The augmentation layer enriches the original data with all kinds of information. In addition to making publications discoverable, SciX also maintains a citation graph. This graph is the result of the reference matching software in the augmentation layer; this framework takes reference data, either supplied or extracted, and attempts to match these to existing SciX records. The affiliation pipeline normalizes affiliations into canonical formats (see this blog). The mining of data links will be discussed in part II of this series. The software citation capture was discussed in this blog. The preprint matching process (called “docmatching”) is highlighted in this blog. We are developing a process that tags publications with planetary feature names, taken from the USGS Gazetteer of Planetary Nomenclature (see this publication). Future augmentations will include a pipeline that will assign publications to one of the disciplines represented in SciX (document classifier) and a pipeline that will assign terms from the Unified Astronomy Thesaurus (UAT tagger), whenever possible.

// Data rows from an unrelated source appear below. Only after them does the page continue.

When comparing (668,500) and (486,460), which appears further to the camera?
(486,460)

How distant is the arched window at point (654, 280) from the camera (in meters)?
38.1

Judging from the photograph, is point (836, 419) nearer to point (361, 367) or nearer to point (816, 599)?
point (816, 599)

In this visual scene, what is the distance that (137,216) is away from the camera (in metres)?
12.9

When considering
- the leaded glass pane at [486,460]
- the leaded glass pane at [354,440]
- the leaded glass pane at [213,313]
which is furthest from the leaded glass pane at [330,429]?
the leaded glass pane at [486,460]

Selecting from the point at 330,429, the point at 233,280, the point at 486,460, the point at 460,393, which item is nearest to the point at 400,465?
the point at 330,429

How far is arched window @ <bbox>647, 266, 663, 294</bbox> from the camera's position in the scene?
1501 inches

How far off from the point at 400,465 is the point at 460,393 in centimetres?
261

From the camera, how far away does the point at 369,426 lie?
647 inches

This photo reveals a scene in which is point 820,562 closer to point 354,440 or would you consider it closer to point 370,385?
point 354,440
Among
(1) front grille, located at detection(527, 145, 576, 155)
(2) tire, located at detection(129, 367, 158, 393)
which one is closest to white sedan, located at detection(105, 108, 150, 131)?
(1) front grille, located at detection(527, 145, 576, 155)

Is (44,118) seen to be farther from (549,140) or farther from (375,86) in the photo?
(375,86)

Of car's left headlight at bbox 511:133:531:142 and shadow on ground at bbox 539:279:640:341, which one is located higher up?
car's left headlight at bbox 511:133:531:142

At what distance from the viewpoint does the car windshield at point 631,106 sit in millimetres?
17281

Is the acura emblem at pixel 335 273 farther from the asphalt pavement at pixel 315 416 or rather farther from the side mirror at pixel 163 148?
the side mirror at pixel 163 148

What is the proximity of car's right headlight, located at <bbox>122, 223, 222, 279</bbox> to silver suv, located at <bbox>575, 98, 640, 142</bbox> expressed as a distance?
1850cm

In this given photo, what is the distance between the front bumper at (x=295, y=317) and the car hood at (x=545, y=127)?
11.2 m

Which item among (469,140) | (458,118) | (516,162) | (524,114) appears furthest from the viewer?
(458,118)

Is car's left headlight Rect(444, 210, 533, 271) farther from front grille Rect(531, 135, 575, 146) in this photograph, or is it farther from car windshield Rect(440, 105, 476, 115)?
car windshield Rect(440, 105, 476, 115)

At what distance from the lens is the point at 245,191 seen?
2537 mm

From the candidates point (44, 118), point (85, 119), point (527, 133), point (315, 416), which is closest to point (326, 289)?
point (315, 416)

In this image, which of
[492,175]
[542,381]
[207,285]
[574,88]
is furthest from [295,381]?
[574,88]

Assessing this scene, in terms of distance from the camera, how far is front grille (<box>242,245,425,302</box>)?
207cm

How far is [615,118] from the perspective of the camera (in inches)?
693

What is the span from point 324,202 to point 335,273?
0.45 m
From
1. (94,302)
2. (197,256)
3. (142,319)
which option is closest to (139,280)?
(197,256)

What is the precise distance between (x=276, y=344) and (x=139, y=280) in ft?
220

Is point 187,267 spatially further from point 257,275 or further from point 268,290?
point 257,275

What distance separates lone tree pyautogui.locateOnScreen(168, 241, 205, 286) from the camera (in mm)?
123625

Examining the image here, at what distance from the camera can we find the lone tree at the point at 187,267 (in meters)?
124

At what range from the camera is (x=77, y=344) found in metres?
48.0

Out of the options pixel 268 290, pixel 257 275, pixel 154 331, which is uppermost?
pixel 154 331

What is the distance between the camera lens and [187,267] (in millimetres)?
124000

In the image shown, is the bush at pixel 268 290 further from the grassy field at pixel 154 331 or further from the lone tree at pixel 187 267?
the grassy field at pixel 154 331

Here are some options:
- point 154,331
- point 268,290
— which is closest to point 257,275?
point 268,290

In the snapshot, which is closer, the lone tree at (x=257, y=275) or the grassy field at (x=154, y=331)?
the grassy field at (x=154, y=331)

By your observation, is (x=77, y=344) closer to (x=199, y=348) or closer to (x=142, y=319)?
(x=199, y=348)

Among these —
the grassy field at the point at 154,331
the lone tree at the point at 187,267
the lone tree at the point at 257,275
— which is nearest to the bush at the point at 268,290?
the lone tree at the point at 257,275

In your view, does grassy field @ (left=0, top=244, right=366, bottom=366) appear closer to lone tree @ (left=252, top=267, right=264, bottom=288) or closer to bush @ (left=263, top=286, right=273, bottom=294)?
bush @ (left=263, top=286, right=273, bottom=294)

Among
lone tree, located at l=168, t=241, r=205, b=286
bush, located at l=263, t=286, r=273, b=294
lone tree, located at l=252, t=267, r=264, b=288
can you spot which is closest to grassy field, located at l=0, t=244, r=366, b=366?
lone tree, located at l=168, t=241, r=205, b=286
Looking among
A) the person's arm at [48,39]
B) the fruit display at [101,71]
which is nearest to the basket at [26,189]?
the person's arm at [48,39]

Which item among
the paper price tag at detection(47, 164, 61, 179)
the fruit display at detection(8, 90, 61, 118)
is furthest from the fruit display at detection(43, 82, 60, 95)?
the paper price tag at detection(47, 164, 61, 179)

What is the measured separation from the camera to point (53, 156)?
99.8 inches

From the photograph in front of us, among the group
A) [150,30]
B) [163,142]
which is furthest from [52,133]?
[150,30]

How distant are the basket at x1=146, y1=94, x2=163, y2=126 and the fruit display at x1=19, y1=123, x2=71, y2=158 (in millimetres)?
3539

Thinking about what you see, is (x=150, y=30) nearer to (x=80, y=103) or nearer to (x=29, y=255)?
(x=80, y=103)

At this point, we have a lot of curated and augmented data, stored in various places. The next layer contains processes that consolidate all related assets into one canonical data unit, ready to be consumed by the indexing process. One service that SciX offers is the merging of preprint records with their associated published article records; the docmatching process identifies these correspondences and the import layer takes care of the record merging. Sometimes we receive metadata for one publication from multiple sources; the import layer takes care of merging these records according to specific rules. The final step in the Import Layer is the Master Pipeline orchestrating the merging of all these disparate data assets into a form that can be ingested and indexed in the final layer.
Finally, a couple of words about the general philosophy behind SciX. SciX is primarily a literature database, and as such it does not aim to be an index for all digital assets generated in scholarly research (like data products and software). However, one of the goals in SciX is to make those digital assets relevant that are discoverable from the literature, whenever feasible, for example when they are cited. In the next two parts of this blog we focus on one particular class of these digital assets: data products.